Although white-skinned, she identifies as Eastern Arrente and didn't know what racism was until she went to school.
"The only family I know is my black family; they're the ones who raised me - I was raised being spoken to in (their) language, growing up out bush and in town camps," Ms Collins says.
"When I was young no one questioned my Aboriginality, they all knew who my family was. I didn't realise there was a difference between black and white until I got to high school, and I had to listen to people call my nanna a boong, call my cousins coons, and they'd look at me and say, 'but you're one of us, you're white'."
She had trouble accepting that, not knowing her white family.
"I thought, all these coons you're rubbishing, I grew up the exact same way they did. The only difference was the colour of my skin."
CEO of the North Australian Aboriginal Justice Agency (NAAJA), Ms Collins is an advocate for holding a referendum to recognise all Aboriginal and Torres Strait Islander people in Australia's Constitution.
"Over the generations our people have known heartache, suffering and exclusion, and it doesn't have to be that way," she says.
"The legacy of that lives on in the memories of older people who have never been formally recognised for what they are: the custodians. They deserve to be recognised."
There are more mentions of lighthouses than the first people in Australia's constitution, Chief Minister of the NT Adam Giles told a community forum in Darwin on Tuesday night.
"Ours is one of the longest unbroken threads of culture on the planet, a story of extraordinary survival... and yet not a single word records it, honours it or acknowledges it in Australia's founding document," he said.
"What message does that absence send about the value of Aboriginal culture, people and knowledge to Australia?"

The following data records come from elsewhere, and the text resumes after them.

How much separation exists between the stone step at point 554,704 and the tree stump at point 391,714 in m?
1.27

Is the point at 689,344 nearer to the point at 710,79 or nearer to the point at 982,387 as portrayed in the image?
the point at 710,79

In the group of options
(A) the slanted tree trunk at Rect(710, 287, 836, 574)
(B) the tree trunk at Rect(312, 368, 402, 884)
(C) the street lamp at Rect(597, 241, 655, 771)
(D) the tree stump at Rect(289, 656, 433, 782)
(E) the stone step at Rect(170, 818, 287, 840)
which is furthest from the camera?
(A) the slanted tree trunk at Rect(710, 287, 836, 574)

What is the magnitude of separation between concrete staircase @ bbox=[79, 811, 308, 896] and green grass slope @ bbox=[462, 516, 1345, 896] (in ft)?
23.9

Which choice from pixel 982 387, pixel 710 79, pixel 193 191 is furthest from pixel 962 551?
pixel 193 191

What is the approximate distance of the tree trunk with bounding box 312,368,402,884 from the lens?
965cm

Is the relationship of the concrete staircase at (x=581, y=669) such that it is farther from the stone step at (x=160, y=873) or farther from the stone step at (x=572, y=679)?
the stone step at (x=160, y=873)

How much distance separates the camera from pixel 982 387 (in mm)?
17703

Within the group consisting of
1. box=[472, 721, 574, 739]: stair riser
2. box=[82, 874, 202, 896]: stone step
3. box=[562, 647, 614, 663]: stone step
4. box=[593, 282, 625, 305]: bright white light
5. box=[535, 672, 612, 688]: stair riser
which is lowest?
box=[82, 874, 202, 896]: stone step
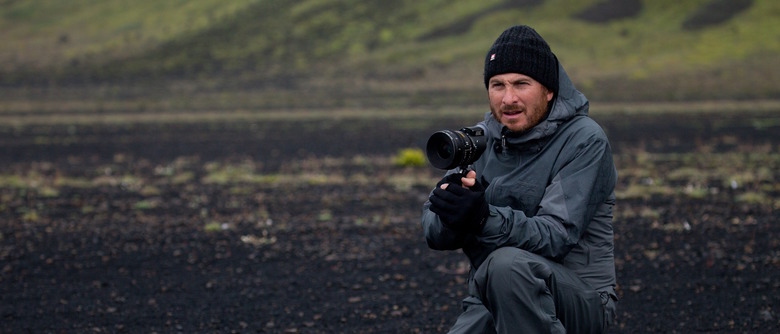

Since 2007, both the coalition and Labor have supported holding a referendum to alter the Constitution to recognise indigenous peoples.
In 2010 Julia Gillard struck a deal to form government with Independent MP Rob Oakeshott and the Greens that included a commitment to hold a referendum by the 2013 election.
But public awareness of the issue has been minimal, and it has been pushed back for two years to maximise its chances of getting through, with Prime Minister Tony Abbott Abbott committed to release a draft constitutional amendment within 12 months.
People's movement Recognise set off from Darwin on Wednesday on a three-month awareness-raising journey across the NT and through the Kimberley to Perth.
They've already travelled 4711 km across Australia, walking from Melbourne to Adelaide, driving to Uluru, and then cycling from Alice Springs to Katherine and driving north to Nhulunbuy.
The ABC's Vote Compass, which surveyed one million people, found that seven out of ten respondents, including a majority of coalition voters, believe that the constitution should be changed to acknowledge the First Australians.
"I'm a pretty conservative person - I don't think you'll ever change the constitution lightly, and nor should you," Mr Giles said.
"But there's a pretty compelling case to be made to fix a glaring omission from history and heal the hole in the heart of Australia, and until we do this as a nation, we'll remain at an impasse."
He said constitutional recognition will also go a long way towards closing the gap between indigenous and non-indigenous Australians.
"When people know they're respected, valued and truly included in the life of the nation after long periods of exclusion, it can only help to better their mental and physical condition," he said.
Just eight of 44 referenda held in Australia have been successful, and although supporters of the movement are keen for a change, they don't want to rush it through before the country is ready.
Kim Hill, former head of the Northern Land Council, says constitutional recognition has an economic upside, with communities leveraging their culture to connect with other Australians and make money to support themselves.
Everybody wants to have an Aboriginal person experience, and why can't they do that?" he says.
"But we need to be recognised. We don't just want to be on the front desk, or your monkeys in the windows."
In order to succeed, a referendum needs both a national majority of voters in the states and territories, and a majority of voters in at least four of six states.
But it will be difficult to get a majority vote in places such as the NT and Queensland, where Recognise spokeswoman Tanya Hosch says people are comfortable with the status quo.
She says if this opportunity is squandered it will fall to the next generation to repair the damage done.
"It's a bloody beautiful thing to have the first Australians in this country, and even if it's just on a piece of paper, I do believe it will make a difference to the psyche of a lot of people," she says.
The Journey will arrive in Perth on December 1.